Another edit on a 10" that always did the business:
Quadruple 10’ album, could alsil go in the soundtracks section
BBC Radiophonic Workshop - Music From The BBC Radiophonic Workshop
Twisted Nerve were a label fond of a 10" must have at least 10.
And possibly cowboy records strangest release
Count Indigo - Unknown Love
Url: https://www.discogs.com/release/4791992-Count-Indigo-Unknown-Love
relevant to the recent “big beat” discussion. “liberation” is probably the best thing jacques lu cont did.
somewhat early mashups on wax. i think groove distribution sent me these as promos. some were good (clipse) some were not (black eyed peas) but the dubs were always playable.
I have a shit tonne of reggae and dub and don’t have a single 10". Which is weird, cause like you say, they are pretty ubiquitous. Some great 10" releases on Pressure Sounds.

□ □ □ □

▸ SET TASKS
A - List every line of the listing below that contains the word "picture".
B - Go on with the thread about 10-inch records from the point where it stops.

▸ Data items
□ □ □ □

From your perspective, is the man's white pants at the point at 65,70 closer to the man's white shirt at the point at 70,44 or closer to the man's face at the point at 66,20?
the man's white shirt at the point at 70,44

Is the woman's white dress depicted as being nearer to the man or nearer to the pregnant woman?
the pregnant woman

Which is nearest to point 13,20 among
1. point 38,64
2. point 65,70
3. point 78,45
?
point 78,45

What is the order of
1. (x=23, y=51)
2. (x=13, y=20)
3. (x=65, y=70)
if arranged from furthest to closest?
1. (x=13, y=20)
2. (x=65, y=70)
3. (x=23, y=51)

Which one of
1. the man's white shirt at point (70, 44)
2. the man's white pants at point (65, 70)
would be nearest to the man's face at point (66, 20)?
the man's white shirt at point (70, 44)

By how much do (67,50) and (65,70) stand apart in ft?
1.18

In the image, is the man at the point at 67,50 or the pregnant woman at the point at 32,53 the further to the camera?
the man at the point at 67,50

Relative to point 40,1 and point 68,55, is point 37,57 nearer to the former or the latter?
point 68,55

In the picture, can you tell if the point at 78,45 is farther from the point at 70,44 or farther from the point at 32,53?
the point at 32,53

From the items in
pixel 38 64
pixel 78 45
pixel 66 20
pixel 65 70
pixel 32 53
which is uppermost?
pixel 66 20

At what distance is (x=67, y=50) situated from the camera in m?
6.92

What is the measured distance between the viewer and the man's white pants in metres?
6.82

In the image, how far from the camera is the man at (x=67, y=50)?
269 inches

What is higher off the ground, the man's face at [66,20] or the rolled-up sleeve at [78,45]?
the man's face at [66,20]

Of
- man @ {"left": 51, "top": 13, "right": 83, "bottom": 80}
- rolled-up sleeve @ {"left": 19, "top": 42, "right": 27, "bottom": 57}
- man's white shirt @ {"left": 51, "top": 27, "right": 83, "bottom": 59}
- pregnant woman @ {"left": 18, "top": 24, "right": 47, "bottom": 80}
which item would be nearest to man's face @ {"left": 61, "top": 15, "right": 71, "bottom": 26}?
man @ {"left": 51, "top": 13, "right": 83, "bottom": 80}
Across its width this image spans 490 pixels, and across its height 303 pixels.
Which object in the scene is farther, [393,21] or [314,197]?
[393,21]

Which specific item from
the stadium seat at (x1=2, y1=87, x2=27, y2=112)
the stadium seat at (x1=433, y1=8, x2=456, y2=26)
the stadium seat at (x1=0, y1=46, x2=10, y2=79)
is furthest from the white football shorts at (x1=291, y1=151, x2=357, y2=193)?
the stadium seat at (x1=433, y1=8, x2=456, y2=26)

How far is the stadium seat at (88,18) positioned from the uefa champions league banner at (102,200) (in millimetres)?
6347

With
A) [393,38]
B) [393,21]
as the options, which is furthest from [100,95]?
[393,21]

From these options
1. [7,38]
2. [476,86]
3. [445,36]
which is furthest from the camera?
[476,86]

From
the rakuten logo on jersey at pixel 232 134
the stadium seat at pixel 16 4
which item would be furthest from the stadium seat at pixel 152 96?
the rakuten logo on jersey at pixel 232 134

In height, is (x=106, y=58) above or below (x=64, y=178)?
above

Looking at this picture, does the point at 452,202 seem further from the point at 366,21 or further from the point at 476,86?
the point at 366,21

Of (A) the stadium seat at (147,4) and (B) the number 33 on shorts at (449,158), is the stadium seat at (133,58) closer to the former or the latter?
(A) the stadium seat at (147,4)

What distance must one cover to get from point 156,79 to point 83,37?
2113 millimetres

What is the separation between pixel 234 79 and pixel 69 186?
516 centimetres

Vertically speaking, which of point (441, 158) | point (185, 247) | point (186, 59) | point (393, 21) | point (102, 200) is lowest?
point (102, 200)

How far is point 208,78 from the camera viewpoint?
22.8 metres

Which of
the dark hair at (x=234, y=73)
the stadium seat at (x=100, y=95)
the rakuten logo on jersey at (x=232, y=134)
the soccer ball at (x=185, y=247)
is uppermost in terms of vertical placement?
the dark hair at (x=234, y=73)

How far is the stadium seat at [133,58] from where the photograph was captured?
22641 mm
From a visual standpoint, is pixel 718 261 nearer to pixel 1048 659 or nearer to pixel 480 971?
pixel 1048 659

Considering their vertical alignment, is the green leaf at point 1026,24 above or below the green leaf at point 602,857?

□ □ □ □

▸ ANSWERS TO THE EXERCISE
A -
In the picture, can you tell if the point at 78,45 is farther from the point at 70,44 or farther from the point at 32,53?
Looking at this picture, does the point at 452,202 seem further from the point at 366,21 or further from the point at 476,86?

B -
I just think I’m not a 10" fan with no rational explanation for it. My preference has always been 7" and LP - the 7" 45 is just an absolute design classic of popular music. I bought loads of 12" singles over the years, but sold/gave away most over the last decade.
somewhat similarly to you, i’ve never really collected 7"s - it’s not that i don’t like them, i just had to draw a line somewhere. plus they were a bit of a pain to DJ with, would always fall to the bottom of the bag/box, and often the tracks were over before you know it.
i do have a few hundred of them, but they’re an odd collection - either stuff that wasn’t available on other formats, stuff on labels i collect, or indie things from the 90’s.
It’s a funny old thing really. The first music I bought was 7" singles. I still have very clear memories of buying them from (usually) Woolworths and then the anticipation of the waiit till you could actually listen. I didn’t start buying LP’s until quite a few years later, it was always cassette albums.
I had a 7" collection of a couple of hundred from my very early teens and I still have every single one of them. I got back into them about 2007, mainly because I could but great records cheap as fuck. Of course, you didn’t get the sought after mixes most of the time, but I didn’t really care. I have around a 1000 now and don’t see selling them or giving them away anytime soon.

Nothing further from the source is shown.